ExprParserTokenTypes.txt -Defines strings to be regarded as tokens. Will need to add our new ops and type to this list.
Will we need to have an input method in XML for comparing arrays (i.e. a filter predicate that could ask if an array is 3x3 and filled with ones)?
Expr.g -Add support for dot, [], etc. I am leaning against making arrays declarable in our initial pass (as in the above example).
ExprUtil -Support functions
Will need to add appropriate field types for arrays
Handles math and relational ops and precedence in generic, templated way
This part may be fine without modification
ExprWalker -This generates and evaluates(?) expressions from SQL-style queries. Do boxes translate themselves into this in their respective classes? This will require no modification if everything is implemented in the standard fashion.
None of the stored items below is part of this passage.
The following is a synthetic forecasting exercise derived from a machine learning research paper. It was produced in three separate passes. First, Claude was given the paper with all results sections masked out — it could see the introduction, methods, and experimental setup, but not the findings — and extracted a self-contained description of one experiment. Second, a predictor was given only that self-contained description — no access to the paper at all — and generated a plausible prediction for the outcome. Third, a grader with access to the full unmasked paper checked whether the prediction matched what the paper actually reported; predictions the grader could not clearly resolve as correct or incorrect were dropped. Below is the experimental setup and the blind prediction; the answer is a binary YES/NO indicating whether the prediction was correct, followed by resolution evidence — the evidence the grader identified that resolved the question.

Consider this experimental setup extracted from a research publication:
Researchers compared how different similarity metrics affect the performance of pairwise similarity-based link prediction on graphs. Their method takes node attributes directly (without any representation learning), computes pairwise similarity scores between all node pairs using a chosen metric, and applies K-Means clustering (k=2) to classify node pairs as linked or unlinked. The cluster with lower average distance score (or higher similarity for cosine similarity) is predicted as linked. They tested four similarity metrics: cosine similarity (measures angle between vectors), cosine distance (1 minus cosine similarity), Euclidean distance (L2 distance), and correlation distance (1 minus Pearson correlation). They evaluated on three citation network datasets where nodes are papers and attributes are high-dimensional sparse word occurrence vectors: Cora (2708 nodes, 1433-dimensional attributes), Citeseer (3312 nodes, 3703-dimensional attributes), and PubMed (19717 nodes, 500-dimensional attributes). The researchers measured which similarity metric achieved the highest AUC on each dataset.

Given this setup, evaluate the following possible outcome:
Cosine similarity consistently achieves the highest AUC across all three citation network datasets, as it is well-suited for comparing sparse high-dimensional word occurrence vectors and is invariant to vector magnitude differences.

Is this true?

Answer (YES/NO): NO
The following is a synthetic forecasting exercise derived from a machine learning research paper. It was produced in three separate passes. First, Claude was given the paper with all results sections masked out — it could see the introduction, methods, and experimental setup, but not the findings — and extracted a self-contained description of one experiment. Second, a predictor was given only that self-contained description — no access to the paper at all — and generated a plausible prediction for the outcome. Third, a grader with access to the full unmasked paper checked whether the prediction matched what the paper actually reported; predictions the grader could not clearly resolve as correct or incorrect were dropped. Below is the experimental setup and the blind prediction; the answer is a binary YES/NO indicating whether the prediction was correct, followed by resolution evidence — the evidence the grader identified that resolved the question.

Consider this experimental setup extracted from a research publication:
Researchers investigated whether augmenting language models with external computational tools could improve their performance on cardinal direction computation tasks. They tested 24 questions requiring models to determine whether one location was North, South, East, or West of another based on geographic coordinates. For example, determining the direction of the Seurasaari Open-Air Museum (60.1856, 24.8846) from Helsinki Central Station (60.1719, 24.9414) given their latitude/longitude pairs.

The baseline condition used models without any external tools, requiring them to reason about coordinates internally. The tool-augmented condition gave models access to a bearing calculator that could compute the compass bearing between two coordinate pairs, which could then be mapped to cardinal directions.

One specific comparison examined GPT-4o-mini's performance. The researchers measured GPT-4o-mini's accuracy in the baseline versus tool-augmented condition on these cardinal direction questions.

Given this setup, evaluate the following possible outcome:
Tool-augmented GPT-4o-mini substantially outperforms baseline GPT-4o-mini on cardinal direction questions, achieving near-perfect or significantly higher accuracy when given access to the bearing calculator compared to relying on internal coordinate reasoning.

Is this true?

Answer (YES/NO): YES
Expression -Base class that all expressions are built from. May want to add a hook to this base class to differentiate between array and scalar contents for memory management purposes. Will need to implement is_impl and evalImpl methods for our standard functions.
EvalContext -Tells the expression which tuples it refers to
MathFunctions -Implementations of various templated math ops. Will need TypedArray versions of this. These will be wrappers for Blitz equivalent library calls
Get arg(n) of expression and evaluate it in the given context
Return appropriate function applied to its children
expression walker and Function use makeExpression to generate expressions for later evaluation
NArgs - This enforces that an expression has the correct number of arguments. It also has the base class for Function. The Function factories will need to be modified to create array funcs.
SQL* - Manage and access tables of expressions. This will require minimal to no intervention for arrays.
Arrays should probably be like TypedExpression<>.
TypedArrayExpression<T>
Fields (arrays) can derive from this
StandardAggregate -Window management and other standard functions. Should not be impacted by arrays
StandardFunctions -Generic functions such as min/max/strlen/int. Mostly helpers. Will need to add a few of our own here.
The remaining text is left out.